*** Begin section ***

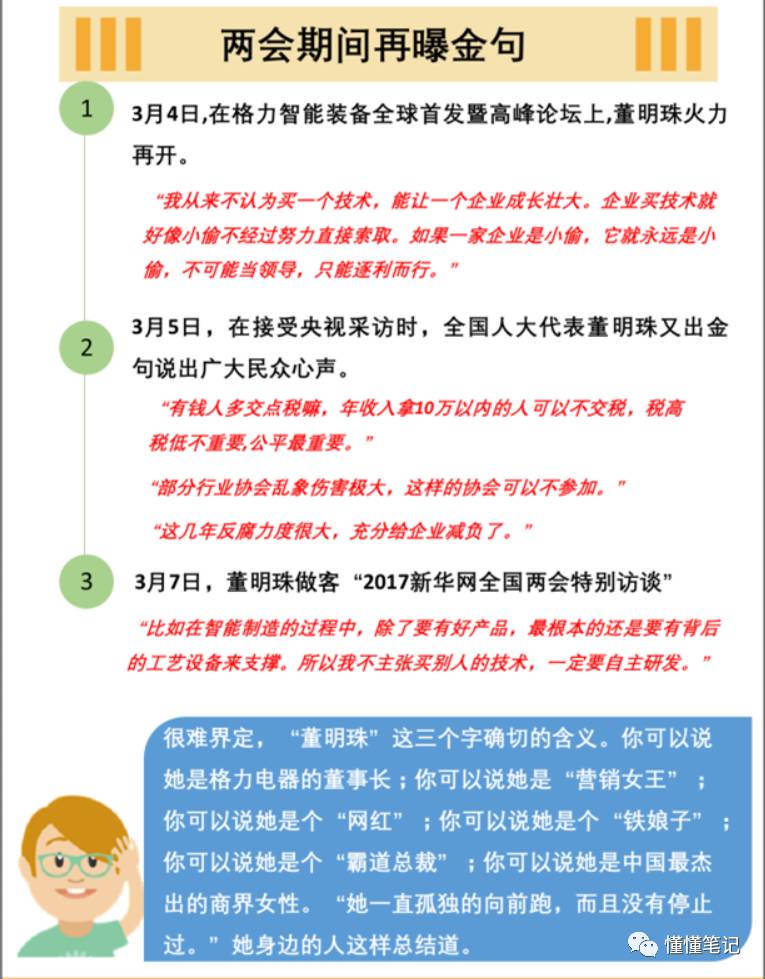 三肖必中三期必出资料｜观点丰富的落实解答｜未来版T90.199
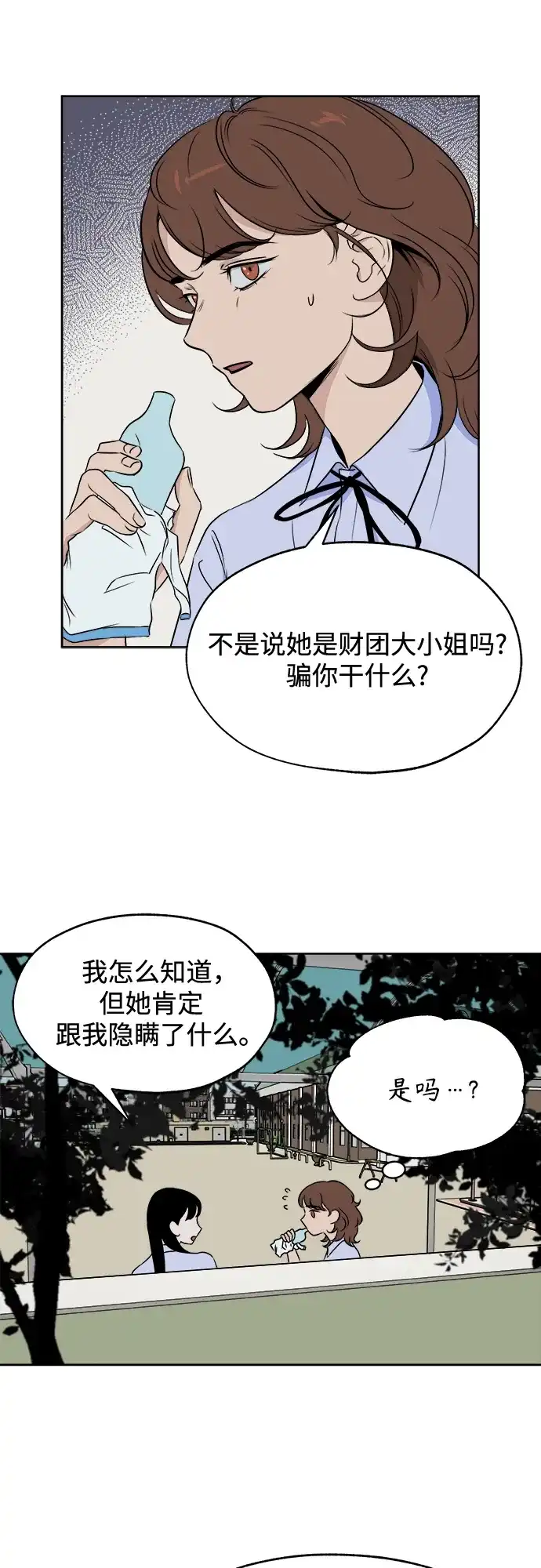 《品格试炼》[第10话] 自我证明（2） 第9页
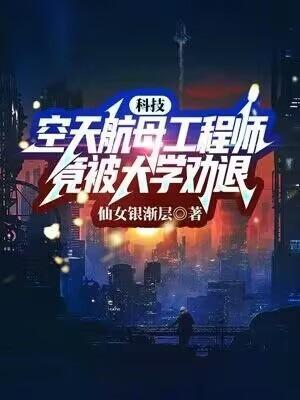 空天航母成真震惊全世界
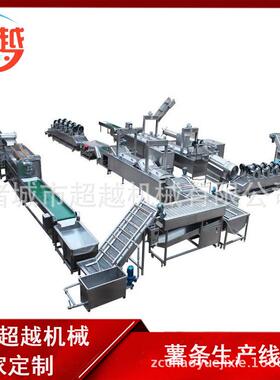 全自动连续油炸速冻薯式线设法式薯条加工备批量生产薯条生产超越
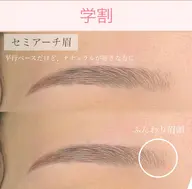 【学割】眉ワックス　メンズ利用🉑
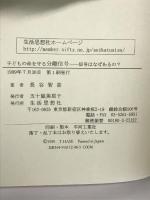 子どもの命を守る分離信号: 信号はなぜあるの? 生活思想社 長谷 智喜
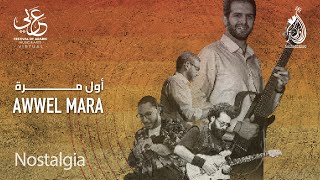 The Canadian Arabic Orchestra  Awwel Mara  أول مرة [upl. by Samanthia]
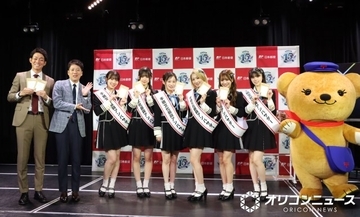 NMB48、ぽすくまにメロメロ　手紙文化振興アンバサダー就任　安部若菜「マネージャーさんとのやりとりも文通で」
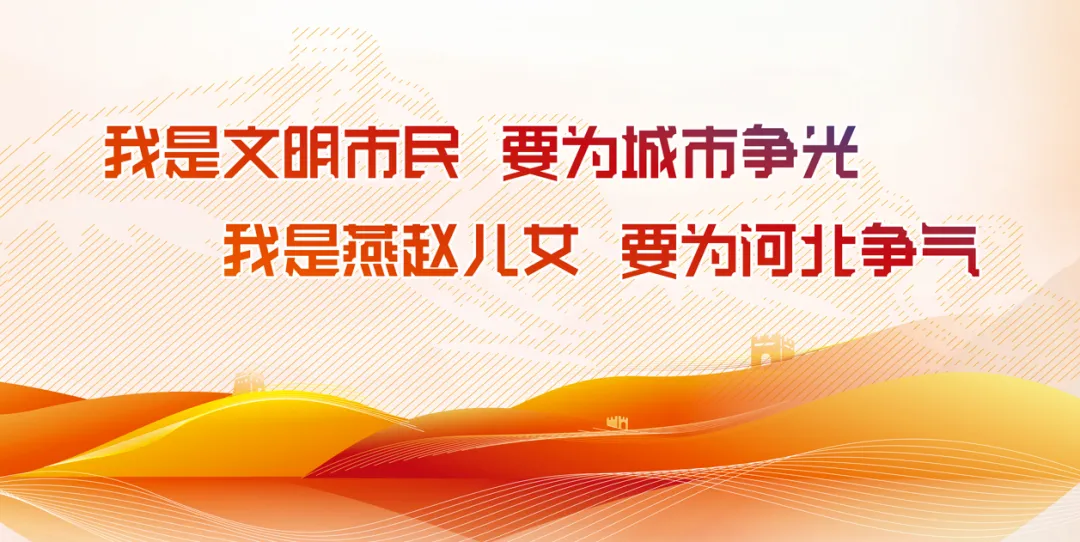 五一广平游玩攻略出炉!嗨翻全城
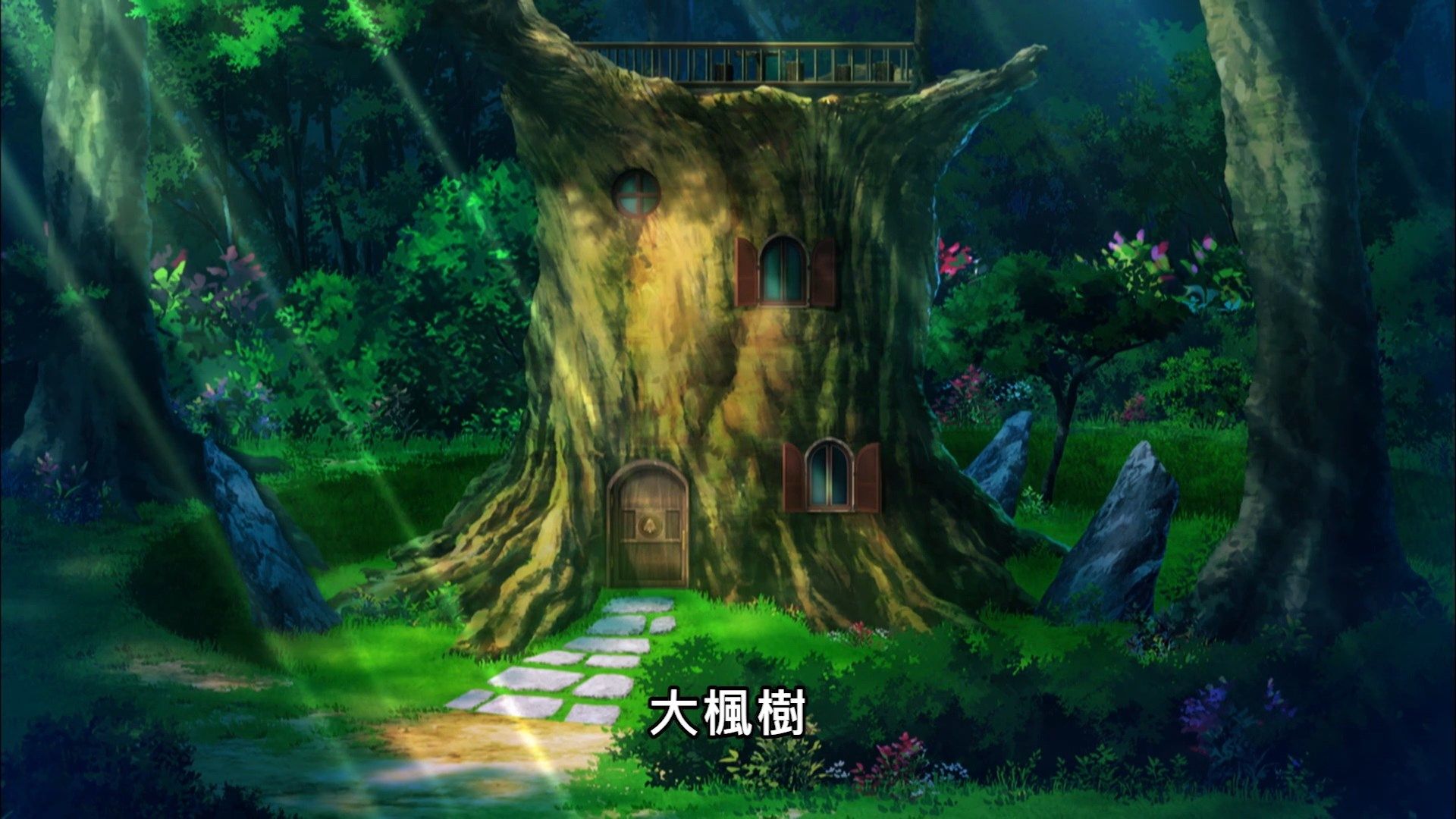 photo Lilith-Raws Bofuri - 06 BahaWEB-DL1080pAVC AACCHTMKV.mkv_snapshot_09.00.jpg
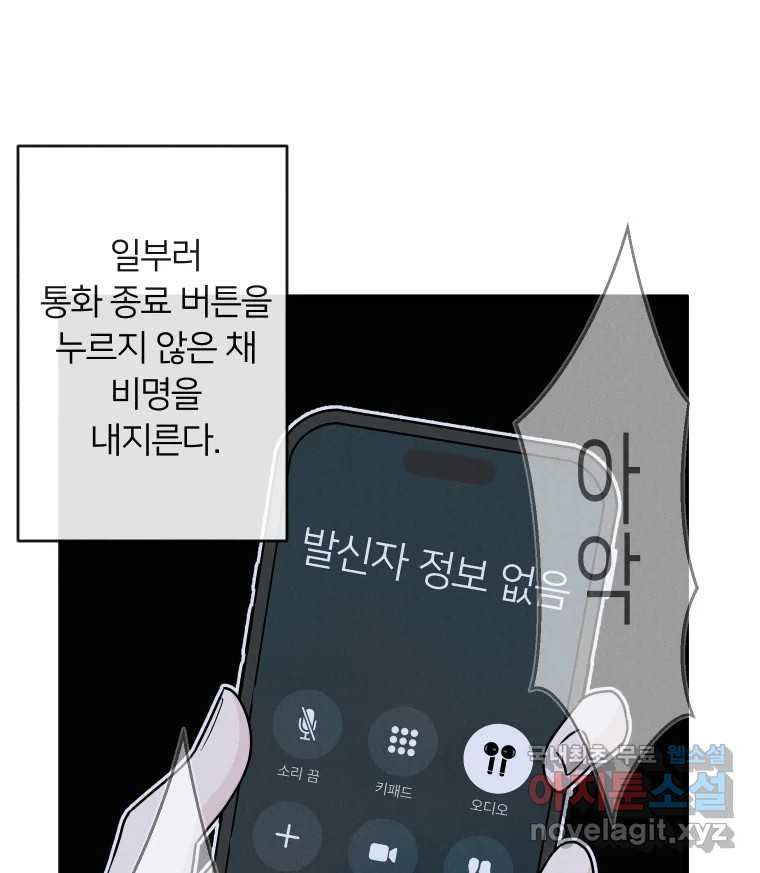 남산도서관 환생 북클럽 37화 - 웹툰 이미지 65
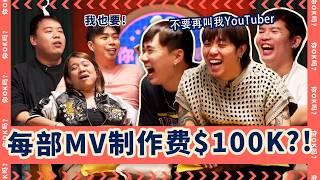 How We Danced Our Way To 500k Subscribers Ft. 3P 《跳街舞跳到有500K订阅者 Ft. 3P》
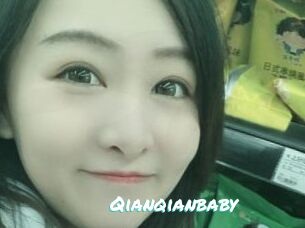 Qianqianbaby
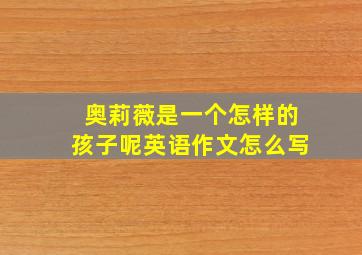 奥莉薇是一个怎样的孩子呢英语作文怎么写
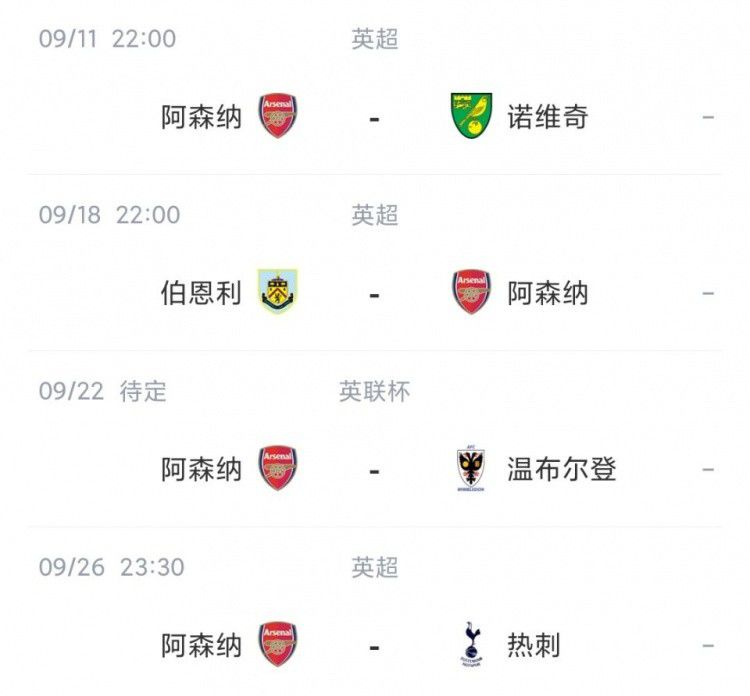 视频一区二区村上凉子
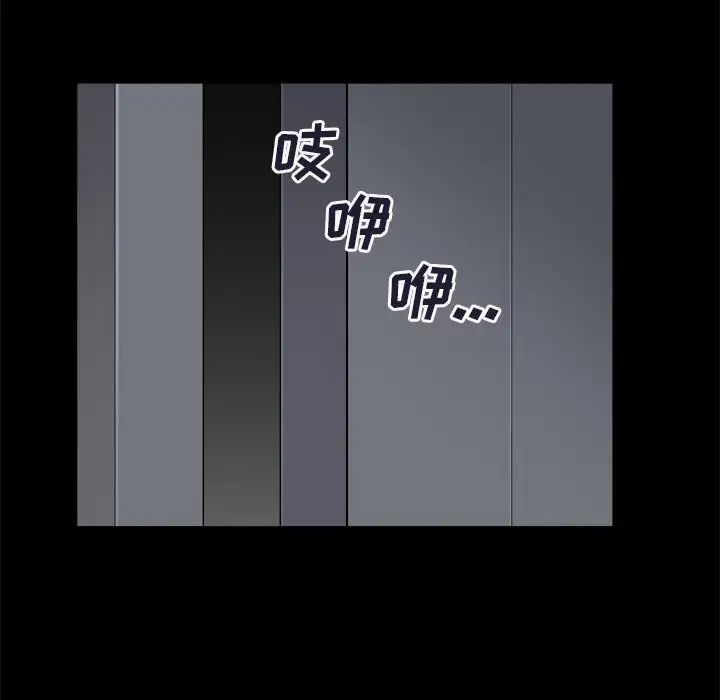 枷锁2：赤脚第8話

*** End section ***

## [Task brief]
Copy each line of the listing above word for word, leaving out the pictures.

## [Solution below]
 三肖必中三期必出资料｜观点丰富的落实解答｜未来版T90.199
 《品格试炼》[第10话] 自我证明（2） 第9页
 空天航母成真震惊全世界
 全自动连续油炸速冻薯式线设法式薯条加工备批量生产薯条生产超越
 【学割】眉ワックス　メンズ利用🉑
 子どもの命を守る分離信号: 信号はなぜあるの? 生活思想社 長谷 智喜
 The Canadian Arabic Orchestra  Awwel Mara  أول مرة [upl. by Samanthia]
 NMB48、ぽすくまにメロメロ　手紙文化振興アンバサダー就任　安部若菜「マネージャーさんとのやりとりも文通で」
 五一广平游玩攻略出炉!嗨翻全城
 photo Lilith-Raws Bofuri - 06 BahaWEB-DL1080pAVC AACCHTMKV.mkv_snapshot_09.00.jpg
 남산도서관 환생 북클럽 37화 - 웹툰 이미지 65
 How We Danced Our Way To 500k Subscribers Ft. 3P 《跳街舞跳到有500K订阅者 Ft. 3P》
 Qianqianbaby
 奥莉薇是一个怎样的孩子呢英语作文怎么写
 视频一区二区村上凉子
 枷锁2：赤脚第8話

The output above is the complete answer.